> PROMPT: Restate each of the lines given below, word for word.

[Stored items]

####################

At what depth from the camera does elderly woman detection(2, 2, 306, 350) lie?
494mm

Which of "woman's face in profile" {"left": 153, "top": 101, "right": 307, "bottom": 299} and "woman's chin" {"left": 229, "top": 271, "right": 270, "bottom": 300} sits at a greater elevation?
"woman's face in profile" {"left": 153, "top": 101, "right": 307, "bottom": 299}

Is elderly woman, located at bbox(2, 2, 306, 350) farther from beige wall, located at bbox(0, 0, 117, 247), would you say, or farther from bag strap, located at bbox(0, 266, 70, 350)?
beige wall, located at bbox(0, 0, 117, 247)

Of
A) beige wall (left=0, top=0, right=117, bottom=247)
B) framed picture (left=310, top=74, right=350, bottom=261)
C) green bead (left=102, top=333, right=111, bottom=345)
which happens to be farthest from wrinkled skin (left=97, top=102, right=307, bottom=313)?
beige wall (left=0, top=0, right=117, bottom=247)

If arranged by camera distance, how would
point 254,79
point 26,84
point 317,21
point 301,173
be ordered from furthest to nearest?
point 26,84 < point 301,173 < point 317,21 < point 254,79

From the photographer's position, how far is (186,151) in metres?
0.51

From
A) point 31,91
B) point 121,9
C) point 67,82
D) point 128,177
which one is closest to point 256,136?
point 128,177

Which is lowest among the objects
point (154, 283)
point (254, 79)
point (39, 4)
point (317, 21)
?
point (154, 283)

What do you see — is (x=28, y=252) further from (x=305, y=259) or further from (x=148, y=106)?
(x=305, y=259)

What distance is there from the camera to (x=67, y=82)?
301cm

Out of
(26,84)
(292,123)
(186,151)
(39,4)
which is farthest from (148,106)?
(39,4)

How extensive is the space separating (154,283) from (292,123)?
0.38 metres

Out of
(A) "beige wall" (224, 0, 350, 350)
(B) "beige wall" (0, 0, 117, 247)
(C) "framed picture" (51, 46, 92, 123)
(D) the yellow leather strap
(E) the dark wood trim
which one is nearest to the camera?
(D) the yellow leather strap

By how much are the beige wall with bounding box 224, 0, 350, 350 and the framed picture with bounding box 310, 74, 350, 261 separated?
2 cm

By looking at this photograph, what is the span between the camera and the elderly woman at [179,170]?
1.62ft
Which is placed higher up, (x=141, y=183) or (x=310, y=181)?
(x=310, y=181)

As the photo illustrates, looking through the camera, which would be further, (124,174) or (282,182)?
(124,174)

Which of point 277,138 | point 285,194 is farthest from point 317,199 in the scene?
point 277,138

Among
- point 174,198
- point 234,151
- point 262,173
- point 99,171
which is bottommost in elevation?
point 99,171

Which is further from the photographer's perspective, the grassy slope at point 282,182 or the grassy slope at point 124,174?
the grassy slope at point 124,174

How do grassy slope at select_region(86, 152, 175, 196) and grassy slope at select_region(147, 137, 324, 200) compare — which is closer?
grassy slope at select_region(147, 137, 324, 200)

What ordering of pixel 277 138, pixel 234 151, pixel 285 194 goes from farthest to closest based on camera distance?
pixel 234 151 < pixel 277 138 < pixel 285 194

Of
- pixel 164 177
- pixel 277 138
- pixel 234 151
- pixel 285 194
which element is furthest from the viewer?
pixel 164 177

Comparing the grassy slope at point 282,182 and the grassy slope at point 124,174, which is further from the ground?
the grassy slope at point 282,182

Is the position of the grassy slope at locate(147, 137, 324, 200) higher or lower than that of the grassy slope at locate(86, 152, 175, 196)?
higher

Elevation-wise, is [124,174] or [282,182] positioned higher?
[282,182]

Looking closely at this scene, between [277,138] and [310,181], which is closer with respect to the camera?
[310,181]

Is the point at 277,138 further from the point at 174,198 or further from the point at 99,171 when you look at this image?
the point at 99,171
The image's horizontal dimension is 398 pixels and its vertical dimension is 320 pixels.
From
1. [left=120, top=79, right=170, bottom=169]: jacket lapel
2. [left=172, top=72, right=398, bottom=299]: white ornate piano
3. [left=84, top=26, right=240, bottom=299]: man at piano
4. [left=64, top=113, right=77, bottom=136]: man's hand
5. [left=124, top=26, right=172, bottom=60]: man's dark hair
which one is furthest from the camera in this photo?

####################

> EXERCISE OUTPUT:
At what depth from the camera does elderly woman detection(2, 2, 306, 350) lie?
494mm

Which of "woman's face in profile" {"left": 153, "top": 101, "right": 307, "bottom": 299} and "woman's chin" {"left": 229, "top": 271, "right": 270, "bottom": 300} sits at a greater elevation?
"woman's face in profile" {"left": 153, "top": 101, "right": 307, "bottom": 299}

Is elderly woman, located at bbox(2, 2, 306, 350) farther from beige wall, located at bbox(0, 0, 117, 247), would you say, or farther from bag strap, located at bbox(0, 266, 70, 350)?
beige wall, located at bbox(0, 0, 117, 247)

Of
A) beige wall (left=0, top=0, right=117, bottom=247)
B) framed picture (left=310, top=74, right=350, bottom=261)
C) green bead (left=102, top=333, right=111, bottom=345)
which happens to be farthest from wrinkled skin (left=97, top=102, right=307, bottom=313)?
beige wall (left=0, top=0, right=117, bottom=247)

If arranged by camera distance, how would
point 254,79
point 26,84
point 317,21
point 301,173
be ordered from furthest to nearest?
point 26,84 < point 301,173 < point 317,21 < point 254,79

From the photographer's position, how far is (186,151) in metres?
0.51

From
A) point 31,91
B) point 121,9
C) point 67,82
D) point 128,177
which one is closest to point 256,136?
point 128,177

Which is lowest among the objects
point (154, 283)
point (254, 79)
point (39, 4)
point (317, 21)
?
point (154, 283)

What do you see — is (x=28, y=252) further from (x=305, y=259) or further from (x=148, y=106)?
(x=305, y=259)

What distance is there from the camera to (x=67, y=82)?
301cm

Out of
(26,84)
(292,123)
(186,151)
(39,4)
which is farthest from (148,106)?
(39,4)

How extensive is the space separating (154,283) from (292,123)?
0.38 metres

Out of
(A) "beige wall" (224, 0, 350, 350)
(B) "beige wall" (0, 0, 117, 247)
(C) "framed picture" (51, 46, 92, 123)
(D) the yellow leather strap
(E) the dark wood trim
which one is nearest to the camera?
(D) the yellow leather strap

By how much are the beige wall with bounding box 224, 0, 350, 350 and the framed picture with bounding box 310, 74, 350, 261 separated?
2 cm

By looking at this photograph, what is the span between the camera and the elderly woman at [179,170]?
1.62ft
Which is placed higher up, (x=141, y=183) or (x=310, y=181)?
(x=310, y=181)

As the photo illustrates, looking through the camera, which would be further, (124,174) or (282,182)?
(124,174)

Which of point 277,138 | point 285,194 is farthest from point 317,199 in the scene?
point 277,138

Among
- point 174,198
- point 234,151
- point 262,173
- point 99,171
which is bottommost in elevation?
point 99,171

Which is further from the photographer's perspective, the grassy slope at point 282,182 or the grassy slope at point 124,174?
the grassy slope at point 124,174

How do grassy slope at select_region(86, 152, 175, 196) and grassy slope at select_region(147, 137, 324, 200) compare — which is closer?
grassy slope at select_region(147, 137, 324, 200)

What ordering of pixel 277 138, pixel 234 151, pixel 285 194 goes from farthest to closest based on camera distance?
pixel 234 151 < pixel 277 138 < pixel 285 194

Of
- pixel 164 177
- pixel 277 138
- pixel 234 151
- pixel 285 194
which element is furthest from the viewer?
pixel 164 177

Comparing the grassy slope at point 282,182 and the grassy slope at point 124,174, which is further from the ground?
the grassy slope at point 282,182

Is the position of the grassy slope at locate(147, 137, 324, 200) higher or lower than that of the grassy slope at locate(86, 152, 175, 196)?
higher

Elevation-wise, is [124,174] or [282,182] positioned higher?
[282,182]

Looking closely at this scene, between [277,138] and [310,181], which is closer with respect to the camera?
[310,181]

Is the point at 277,138 further from the point at 174,198 or further from the point at 99,171 when you look at this image?
the point at 99,171
The image's horizontal dimension is 398 pixels and its vertical dimension is 320 pixels.
From
1. [left=120, top=79, right=170, bottom=169]: jacket lapel
2. [left=172, top=72, right=398, bottom=299]: white ornate piano
3. [left=84, top=26, right=240, bottom=299]: man at piano
4. [left=64, top=113, right=77, bottom=136]: man's hand
5. [left=124, top=26, right=172, bottom=60]: man's dark hair
which one is furthest from the camera in this photo?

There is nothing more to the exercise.